Yesterday angry
protesters scaled the walls of the U.S. Embassy in Cairo on the 11th
anniversary of the 9/11 attacks, tore down the American flag, and held up
shredded bits of it to television camera crews. Welcome to the new democratic
Egypt, a product of the glorious, Obama-inspired Arab Spring which sent so many
thrills up the collective leg of the mainstream media.
The embassy had been cleared of diplomatic personnel earlier
that day, ahead of the imminent threat. Shots were fired (by whom it isn’t
clear) as a large crowd gathered around the compound. Egyptian police and army
personnel attempted to prevent the demonstrators from advancing farther, but
not before the protesters planted the black flag of Islam atop a ladder inside
the embassy. On it was lettering that read, “There is no God but Allah and
Mohammad is his messenger,” the profession of Muslim faith.
The demonstration was apparently in protest
of a film which the crowd deemed insulting to their prophet Mohammed. It was
unclear which film upset them – in fact, it’s probably unclear even to the
protesters, who rarely need a specific reason to become insanely offended and rampage
through the streets. Some took the opportunity to express their perceived grievances
over U.S. policy, with the usual chanting of anti-American slogans.
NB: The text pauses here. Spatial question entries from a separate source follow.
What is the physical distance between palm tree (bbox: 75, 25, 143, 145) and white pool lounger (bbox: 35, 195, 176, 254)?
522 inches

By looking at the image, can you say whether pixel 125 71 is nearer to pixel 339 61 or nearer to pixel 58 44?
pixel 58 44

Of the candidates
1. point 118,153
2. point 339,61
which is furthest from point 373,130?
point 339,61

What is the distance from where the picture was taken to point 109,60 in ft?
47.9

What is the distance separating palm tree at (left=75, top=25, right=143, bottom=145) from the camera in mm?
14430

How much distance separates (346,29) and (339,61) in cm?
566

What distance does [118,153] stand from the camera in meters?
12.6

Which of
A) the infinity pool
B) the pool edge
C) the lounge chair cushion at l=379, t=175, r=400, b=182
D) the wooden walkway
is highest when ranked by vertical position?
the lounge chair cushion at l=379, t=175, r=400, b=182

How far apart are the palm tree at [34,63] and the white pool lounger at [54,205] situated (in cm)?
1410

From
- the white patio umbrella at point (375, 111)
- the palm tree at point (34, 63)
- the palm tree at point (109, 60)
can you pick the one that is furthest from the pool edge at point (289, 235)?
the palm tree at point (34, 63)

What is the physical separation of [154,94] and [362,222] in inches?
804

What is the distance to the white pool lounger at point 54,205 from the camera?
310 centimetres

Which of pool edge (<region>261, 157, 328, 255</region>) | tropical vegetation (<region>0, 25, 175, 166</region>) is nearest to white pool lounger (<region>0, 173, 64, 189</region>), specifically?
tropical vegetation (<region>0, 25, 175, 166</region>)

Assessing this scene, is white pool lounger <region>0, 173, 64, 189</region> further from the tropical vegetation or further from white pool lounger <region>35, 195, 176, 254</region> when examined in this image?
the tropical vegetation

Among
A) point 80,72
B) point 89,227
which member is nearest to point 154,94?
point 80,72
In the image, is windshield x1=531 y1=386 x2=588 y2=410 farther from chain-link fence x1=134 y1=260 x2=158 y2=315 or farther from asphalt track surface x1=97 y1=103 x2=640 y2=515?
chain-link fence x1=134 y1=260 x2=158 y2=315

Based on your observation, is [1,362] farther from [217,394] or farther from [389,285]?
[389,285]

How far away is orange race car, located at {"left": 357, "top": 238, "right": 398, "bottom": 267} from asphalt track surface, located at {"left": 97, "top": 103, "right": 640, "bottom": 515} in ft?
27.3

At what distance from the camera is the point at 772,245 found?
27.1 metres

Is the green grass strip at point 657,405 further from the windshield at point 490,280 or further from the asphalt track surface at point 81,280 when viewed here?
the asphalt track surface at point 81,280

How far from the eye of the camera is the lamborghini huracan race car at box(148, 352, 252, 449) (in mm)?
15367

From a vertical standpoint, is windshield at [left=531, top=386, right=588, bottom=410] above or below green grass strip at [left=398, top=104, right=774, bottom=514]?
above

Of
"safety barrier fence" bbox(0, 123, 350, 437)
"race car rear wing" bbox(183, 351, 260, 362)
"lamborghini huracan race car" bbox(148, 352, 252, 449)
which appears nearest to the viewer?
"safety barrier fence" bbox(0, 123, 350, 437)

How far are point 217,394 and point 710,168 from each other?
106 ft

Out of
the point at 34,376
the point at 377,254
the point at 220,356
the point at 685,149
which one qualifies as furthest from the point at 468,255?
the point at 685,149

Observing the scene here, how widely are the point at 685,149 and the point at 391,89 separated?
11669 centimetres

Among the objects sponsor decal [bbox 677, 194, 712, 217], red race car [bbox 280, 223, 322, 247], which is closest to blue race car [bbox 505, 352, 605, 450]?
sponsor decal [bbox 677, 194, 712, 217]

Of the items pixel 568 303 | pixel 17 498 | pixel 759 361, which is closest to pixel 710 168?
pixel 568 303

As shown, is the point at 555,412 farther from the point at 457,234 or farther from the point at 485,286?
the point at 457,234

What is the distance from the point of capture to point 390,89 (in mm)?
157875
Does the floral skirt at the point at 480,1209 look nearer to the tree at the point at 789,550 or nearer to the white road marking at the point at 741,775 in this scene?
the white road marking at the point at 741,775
It’s
difficult to imagine what they have to complain about where Obama’s America is
concerned, since our President actively assisted the Muslim Brotherhood’s rise
to power there and just signed off on a $1 billion aid package to the new
regime.
Al-Zawahiri added that “the film portrays the prophet in a
very ugly manner, alluding to topics like sex, which is not acceptable.” Sex,
eh? Perhaps he’s referring to his prophet Mohammed’s marriage consummation with
a nine-year-old, which would indeed be an ugly – yet truthful – portrayal. No
wonder the crowd is upset – unlike a film about Christianity’s Jesus, a film
that depicts Islam’s model for the perfect man in an historically accurate
manner wouldn’t paint their religion in a very flattering light.
“I just want to say,” al-Zawahiri went on, “how would the
Americans feel if films insulting leading Christian figures like the pope or
historical figures like Abraham Lincoln were produced?”
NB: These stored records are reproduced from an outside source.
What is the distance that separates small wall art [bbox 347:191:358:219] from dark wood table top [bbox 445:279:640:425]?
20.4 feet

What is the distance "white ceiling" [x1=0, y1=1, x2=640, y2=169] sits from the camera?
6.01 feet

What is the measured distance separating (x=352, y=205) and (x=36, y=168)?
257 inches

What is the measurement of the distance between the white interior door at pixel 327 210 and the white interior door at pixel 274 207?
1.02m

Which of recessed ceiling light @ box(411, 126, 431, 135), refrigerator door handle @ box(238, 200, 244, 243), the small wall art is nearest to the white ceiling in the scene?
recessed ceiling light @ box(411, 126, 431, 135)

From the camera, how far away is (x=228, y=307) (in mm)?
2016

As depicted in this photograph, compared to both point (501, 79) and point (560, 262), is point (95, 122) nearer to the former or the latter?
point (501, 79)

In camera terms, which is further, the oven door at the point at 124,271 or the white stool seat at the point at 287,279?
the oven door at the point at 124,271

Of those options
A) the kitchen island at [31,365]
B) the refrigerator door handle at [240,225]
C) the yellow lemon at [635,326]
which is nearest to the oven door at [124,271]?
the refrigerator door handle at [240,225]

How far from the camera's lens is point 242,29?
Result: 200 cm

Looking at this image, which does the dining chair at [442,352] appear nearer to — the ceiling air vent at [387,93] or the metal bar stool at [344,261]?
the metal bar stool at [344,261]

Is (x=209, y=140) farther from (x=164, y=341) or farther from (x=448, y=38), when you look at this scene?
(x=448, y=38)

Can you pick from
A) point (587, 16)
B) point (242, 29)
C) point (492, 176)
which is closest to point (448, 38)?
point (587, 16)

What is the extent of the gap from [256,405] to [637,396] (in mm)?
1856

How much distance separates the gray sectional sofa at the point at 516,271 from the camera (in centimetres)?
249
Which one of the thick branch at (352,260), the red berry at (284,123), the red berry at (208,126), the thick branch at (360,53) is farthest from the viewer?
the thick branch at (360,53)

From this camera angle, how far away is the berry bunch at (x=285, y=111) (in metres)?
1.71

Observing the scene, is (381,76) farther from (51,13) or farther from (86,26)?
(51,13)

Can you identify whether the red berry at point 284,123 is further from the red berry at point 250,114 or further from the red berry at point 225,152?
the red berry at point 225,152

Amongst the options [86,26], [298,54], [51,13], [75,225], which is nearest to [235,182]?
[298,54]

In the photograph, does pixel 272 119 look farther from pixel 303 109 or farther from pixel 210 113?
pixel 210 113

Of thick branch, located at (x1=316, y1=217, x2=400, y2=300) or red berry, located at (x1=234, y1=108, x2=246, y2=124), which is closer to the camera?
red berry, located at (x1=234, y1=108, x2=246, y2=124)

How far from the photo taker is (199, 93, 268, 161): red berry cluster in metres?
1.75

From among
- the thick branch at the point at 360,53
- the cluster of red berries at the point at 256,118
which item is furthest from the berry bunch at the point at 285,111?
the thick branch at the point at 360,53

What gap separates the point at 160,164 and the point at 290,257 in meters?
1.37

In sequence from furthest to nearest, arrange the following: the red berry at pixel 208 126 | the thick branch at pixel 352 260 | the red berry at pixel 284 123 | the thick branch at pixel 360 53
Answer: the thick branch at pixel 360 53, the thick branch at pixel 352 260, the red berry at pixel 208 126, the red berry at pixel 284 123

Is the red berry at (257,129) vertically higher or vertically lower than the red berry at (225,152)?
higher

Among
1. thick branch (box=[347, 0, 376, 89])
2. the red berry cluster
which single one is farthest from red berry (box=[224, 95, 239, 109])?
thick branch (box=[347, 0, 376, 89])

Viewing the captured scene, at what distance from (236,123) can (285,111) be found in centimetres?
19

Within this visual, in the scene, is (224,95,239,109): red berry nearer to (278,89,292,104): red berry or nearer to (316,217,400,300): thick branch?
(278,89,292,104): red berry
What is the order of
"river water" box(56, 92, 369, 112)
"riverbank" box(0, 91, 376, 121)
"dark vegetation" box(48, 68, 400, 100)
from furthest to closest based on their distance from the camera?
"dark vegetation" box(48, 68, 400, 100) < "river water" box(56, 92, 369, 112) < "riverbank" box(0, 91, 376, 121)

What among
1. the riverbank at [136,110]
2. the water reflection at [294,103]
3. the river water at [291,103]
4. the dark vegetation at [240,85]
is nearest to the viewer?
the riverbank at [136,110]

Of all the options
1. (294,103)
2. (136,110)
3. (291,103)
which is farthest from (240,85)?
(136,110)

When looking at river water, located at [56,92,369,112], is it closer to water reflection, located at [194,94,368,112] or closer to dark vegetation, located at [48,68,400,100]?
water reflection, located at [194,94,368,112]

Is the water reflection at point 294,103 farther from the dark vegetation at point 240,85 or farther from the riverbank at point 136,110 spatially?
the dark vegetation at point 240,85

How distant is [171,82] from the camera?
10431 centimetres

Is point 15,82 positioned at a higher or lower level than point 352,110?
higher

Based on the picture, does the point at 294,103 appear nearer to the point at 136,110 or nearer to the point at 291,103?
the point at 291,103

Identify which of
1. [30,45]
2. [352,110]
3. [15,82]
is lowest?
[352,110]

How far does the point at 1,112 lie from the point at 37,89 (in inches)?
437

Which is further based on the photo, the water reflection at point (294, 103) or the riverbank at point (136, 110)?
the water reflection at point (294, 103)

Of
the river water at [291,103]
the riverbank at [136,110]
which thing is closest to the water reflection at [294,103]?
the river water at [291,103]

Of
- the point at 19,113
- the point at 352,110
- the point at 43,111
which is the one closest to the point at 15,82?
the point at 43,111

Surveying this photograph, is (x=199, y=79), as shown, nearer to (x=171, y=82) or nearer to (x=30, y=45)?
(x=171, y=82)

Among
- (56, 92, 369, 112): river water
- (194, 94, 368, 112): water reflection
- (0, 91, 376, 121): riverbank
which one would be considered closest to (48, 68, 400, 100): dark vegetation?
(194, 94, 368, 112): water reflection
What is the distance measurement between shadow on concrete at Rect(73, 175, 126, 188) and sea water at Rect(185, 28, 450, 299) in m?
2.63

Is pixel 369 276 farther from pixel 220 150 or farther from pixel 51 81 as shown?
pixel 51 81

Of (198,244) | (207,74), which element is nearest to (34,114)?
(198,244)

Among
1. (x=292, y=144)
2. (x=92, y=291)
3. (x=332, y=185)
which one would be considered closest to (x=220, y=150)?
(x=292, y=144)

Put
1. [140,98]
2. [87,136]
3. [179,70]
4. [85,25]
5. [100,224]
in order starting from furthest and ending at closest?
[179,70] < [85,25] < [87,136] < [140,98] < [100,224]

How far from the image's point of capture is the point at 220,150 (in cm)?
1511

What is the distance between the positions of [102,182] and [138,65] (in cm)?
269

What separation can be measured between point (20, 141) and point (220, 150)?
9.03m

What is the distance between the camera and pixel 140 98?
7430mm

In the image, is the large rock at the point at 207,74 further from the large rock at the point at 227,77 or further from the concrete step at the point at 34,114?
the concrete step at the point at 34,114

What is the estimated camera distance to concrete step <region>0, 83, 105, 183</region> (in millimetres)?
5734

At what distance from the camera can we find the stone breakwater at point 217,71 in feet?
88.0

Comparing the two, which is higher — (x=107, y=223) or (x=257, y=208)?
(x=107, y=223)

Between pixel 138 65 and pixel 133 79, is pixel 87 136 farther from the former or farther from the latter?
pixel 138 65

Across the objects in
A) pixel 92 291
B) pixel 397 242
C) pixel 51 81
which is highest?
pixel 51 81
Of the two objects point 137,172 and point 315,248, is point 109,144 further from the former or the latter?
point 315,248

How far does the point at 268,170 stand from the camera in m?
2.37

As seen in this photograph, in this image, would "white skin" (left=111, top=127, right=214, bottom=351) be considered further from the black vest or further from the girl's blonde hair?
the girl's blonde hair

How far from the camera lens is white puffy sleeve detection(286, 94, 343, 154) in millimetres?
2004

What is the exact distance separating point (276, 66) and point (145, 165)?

The answer is that films insulting Christians and American
historical figures are produced almost nonstop in the entertainment biz, and
Americans don’t form spit-flecked, bloodthirsty mobs to storm Hollywood studios
and threaten Bill
Maher with death. Christians and patriotic Americans are routinely insulted
in pop culture and most don’t even bother to shoot off an irate email to a TV
network. But of course al-Zawahiri wasn’t expecting empathy; these mobs don’t
want our respect – they want our submission.
And they got it. How did U.S. embassy officials respond to
this unacceptable behavior? First they issued a warning to Americans in Egypt,
telling them to avoid the demonstrations because “clashes may occur.” Note the
neutrality and moral equivalence of the word “clashes,” which suggests equal
aggression from both sides, when in fact one side is peaceful and civilized,
and the other becomes savagely violent at the drop of an imaginary hat.
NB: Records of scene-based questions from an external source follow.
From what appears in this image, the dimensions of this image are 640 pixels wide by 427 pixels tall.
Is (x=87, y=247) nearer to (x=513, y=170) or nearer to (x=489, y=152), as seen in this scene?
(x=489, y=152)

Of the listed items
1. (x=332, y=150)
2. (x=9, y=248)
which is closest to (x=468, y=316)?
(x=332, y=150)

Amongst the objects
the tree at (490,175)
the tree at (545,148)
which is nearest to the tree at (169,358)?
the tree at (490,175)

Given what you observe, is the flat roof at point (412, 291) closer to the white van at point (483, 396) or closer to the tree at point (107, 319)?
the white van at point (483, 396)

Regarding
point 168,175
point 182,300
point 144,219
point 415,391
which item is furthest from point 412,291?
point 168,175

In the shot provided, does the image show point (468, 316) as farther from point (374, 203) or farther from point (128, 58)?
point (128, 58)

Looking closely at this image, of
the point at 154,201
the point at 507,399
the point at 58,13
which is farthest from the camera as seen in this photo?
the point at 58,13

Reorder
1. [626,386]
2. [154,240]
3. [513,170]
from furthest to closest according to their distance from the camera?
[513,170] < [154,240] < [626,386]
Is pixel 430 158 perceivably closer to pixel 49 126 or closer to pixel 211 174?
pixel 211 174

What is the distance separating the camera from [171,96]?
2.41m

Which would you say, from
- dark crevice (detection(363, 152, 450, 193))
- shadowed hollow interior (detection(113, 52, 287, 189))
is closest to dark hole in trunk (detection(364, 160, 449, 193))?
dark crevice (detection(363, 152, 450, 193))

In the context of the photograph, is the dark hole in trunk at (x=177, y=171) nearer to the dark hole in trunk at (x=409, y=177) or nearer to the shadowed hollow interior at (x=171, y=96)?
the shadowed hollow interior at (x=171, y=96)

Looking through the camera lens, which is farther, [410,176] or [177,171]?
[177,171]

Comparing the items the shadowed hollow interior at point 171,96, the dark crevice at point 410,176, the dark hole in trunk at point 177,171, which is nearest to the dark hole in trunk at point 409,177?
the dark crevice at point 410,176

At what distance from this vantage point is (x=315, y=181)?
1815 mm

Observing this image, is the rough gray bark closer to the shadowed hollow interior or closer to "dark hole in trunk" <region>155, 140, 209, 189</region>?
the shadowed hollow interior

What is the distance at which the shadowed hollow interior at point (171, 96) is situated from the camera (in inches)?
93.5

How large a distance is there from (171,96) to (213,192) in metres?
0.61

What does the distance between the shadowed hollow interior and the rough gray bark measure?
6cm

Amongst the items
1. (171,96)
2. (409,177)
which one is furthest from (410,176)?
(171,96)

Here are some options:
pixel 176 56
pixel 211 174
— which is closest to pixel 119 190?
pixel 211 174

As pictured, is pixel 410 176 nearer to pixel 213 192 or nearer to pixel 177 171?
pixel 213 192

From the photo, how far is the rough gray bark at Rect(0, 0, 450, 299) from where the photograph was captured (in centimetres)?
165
Next, the U.S. Embassy issued a stern condemnation – of the
filmmakers and their free speech. It stated that it “condemns the continuing
efforts by misguided individuals to hurt the religious feelings of Muslims – as
we condemn efforts to offend believers of all religions.” So the official
stance of our government is that the filmmakers – and bear in mind that it’s
unclear who the filmmakers are or even that this supposedly offensive film
exists – are misguided and intentionally offending Muslims, and they are the ones responsible for the
barbaric behavior of the rioters, not the rioters themselves.
“Respect for religious beliefs is a cornerstone of American
democracy,” the Embassy statement continued. Sadly, this kind of platitude is
always trotted out in defense of the hair-trigger feelings of murderous Muslims
but never for the members of any other faith group – largely because no other
faith group ever needs placating like Muslims. “We firmly reject the actions by
those who abuse the universal right of free speech to hurt the religious
beliefs of others.” Apparently our own embassy is confused about the definition
of free speech, a freedom which is meaningless unless it is protected from
people who claim that it “offends” them.
This is craven dhimmitude, pure and simple. When our own
embassy in Cairo is under assault; the American flag is torn down and shredded,
and another raised in its place; and our official response is to leap to the
defense of the delicate sensibilities of the fanatics storming our embassy,
then we are no longer a beacon of freedom and human rights in a dark land. We
are appeasers and collaborators in their totalitarianism.
After the Egyptian election victory of Muslim Brotherhood
candidate Mohammed
Morsi (a man who vowed that
under his leadership, Egyptian law would be “the sharia, then the sharia, and
finally, the sharia”) Obama congratulated him by underscoring “that the United
States will continue to… stand by the Egyptian people as they fulfill the
promise of their revolution.” With events like Tuesday’s assault on our Embassy
in Cairo, we are seeing that revolution beginning to be fulfilled in the birth
of a new Iran in the Middle East, as we saw it fulfilled there in 1979.